* _Written instruction_
Answer these questions using the passage on the Great Pyramid below.
1. In what month and year did Jean-Pierre premiere his work at La Géode?
2. How often was Kheops 3D presented at La Géode from 2007 to 2010?
3. What book did Dr. Bob Brier co-write with Jean-Pierre?
====== Source document
La Géode, Paris (Photo by Suaudeau)

In March, 2007, Jean-Pierre premiered his work at La Géode in Paris, and did so in a way that transported viewers to the Giza Plateau of 4,500 years ago to see how the Great Pyramid could have been built.  Working with some of the brightest engineers and experts in industrial 3D imaging technology, courtesy of Dassault Systèmes, Jean-Pierre was able to immerse the audience into the world of the pyramid builders and show what the architecture and evidence tell us. For the first time he was able to present his theory and demonstrate its validity to people of all levels of experience and interest.

From 2007 to 2010 Jean-Pierre’s work continued to be presented three times a week at La Géode as Kheops 3D, a 3D stand-alone version of his March, 2007, presentation.  Powered by the same imaging technology Dassault Systèmes uses in everything from designing exotic race cars to aerospace and defense applications, Kheops 3D took even the most the abstract and technical aspects of Jean-Pierre’s work and literally rendered it into a purely visual experience that anyone can follow.

Bob Brier (Courtesy of National Geographic)

Meanwhile, support for Jean-Pierre continued to gain momentum within the world of Egyptologists.  Another of his earliest and most vocal supporters was the Egyptologist Dr. Bob Brier, most often associated with his work with mummies, but who has more recently been writing and lecturing about ancient Egyptian architecture.   Support is perhaps an understatement.  Dr. Brier not only made the necessary introductions between Jean-Pierre and some of the other luminaries of the Egyptological world, he co-wrote The Secret of the Great Pyramid with Jean-Pierre.
============
====== Material provided
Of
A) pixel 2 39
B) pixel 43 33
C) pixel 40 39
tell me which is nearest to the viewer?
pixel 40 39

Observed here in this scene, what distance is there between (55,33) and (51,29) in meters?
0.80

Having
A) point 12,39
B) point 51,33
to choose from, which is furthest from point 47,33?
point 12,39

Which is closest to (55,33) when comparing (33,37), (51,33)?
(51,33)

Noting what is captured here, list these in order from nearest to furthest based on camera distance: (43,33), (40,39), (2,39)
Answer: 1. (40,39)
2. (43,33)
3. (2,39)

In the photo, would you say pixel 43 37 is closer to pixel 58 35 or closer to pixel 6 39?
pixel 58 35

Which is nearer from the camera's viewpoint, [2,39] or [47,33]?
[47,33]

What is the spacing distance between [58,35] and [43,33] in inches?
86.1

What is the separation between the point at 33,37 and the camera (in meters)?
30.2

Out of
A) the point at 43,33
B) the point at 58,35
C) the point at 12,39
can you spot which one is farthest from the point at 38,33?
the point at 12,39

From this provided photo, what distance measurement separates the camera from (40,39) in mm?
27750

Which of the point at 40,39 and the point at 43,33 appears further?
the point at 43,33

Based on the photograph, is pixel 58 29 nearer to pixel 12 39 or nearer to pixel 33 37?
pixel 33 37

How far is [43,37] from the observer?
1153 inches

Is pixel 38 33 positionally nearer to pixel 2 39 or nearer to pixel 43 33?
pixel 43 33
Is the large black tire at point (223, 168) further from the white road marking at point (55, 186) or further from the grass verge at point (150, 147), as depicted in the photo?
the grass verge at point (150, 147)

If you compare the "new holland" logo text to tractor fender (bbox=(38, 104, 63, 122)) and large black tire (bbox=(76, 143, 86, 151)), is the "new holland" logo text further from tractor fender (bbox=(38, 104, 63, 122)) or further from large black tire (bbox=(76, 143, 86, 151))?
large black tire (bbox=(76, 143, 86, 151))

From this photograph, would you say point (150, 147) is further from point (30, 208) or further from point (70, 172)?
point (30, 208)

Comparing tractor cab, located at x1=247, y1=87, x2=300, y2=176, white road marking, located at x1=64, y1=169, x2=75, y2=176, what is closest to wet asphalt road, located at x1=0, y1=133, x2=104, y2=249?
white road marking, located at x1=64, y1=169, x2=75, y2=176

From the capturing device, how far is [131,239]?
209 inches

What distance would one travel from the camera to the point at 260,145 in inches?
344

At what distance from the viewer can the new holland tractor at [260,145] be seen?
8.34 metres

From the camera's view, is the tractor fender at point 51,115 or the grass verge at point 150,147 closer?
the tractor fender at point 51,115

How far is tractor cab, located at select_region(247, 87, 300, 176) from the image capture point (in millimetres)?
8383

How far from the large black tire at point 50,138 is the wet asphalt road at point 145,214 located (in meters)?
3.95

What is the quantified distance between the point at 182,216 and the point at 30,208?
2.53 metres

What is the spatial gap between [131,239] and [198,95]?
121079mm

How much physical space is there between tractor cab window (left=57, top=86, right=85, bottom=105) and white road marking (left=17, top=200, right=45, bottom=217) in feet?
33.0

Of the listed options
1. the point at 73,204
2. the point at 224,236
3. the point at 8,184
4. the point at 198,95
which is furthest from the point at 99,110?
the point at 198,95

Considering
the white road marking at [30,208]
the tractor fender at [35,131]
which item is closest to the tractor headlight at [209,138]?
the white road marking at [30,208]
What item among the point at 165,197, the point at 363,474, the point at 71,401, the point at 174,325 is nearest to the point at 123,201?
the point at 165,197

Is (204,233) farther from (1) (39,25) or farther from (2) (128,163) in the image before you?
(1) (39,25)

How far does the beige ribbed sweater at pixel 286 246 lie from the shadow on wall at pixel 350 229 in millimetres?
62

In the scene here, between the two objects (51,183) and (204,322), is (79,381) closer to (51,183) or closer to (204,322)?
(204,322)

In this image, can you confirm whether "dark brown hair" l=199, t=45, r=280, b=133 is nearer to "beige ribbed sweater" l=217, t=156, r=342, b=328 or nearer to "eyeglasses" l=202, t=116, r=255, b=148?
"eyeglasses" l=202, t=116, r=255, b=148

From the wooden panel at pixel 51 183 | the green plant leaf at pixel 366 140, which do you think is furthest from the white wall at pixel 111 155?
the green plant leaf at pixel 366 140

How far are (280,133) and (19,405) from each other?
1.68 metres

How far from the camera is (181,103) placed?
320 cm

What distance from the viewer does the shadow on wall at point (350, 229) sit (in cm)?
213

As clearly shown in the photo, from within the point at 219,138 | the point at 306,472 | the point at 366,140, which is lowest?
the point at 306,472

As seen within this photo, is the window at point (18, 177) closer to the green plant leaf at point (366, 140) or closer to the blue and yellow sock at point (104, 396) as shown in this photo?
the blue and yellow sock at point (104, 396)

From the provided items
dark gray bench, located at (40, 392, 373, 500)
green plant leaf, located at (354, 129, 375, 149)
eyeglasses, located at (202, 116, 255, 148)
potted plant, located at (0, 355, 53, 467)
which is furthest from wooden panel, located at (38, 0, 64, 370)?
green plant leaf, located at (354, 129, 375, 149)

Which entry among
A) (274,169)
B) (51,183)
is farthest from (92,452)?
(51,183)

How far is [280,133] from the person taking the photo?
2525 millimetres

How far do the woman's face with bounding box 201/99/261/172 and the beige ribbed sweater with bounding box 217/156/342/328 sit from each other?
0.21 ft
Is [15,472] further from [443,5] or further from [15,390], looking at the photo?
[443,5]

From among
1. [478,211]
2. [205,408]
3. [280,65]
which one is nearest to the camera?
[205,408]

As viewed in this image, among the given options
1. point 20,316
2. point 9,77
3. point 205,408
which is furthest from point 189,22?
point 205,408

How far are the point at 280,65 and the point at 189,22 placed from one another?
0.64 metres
============
* _Reply to the exercise_
1. March 2007
2. Three times a week
3. The Secret of the Great Pyramid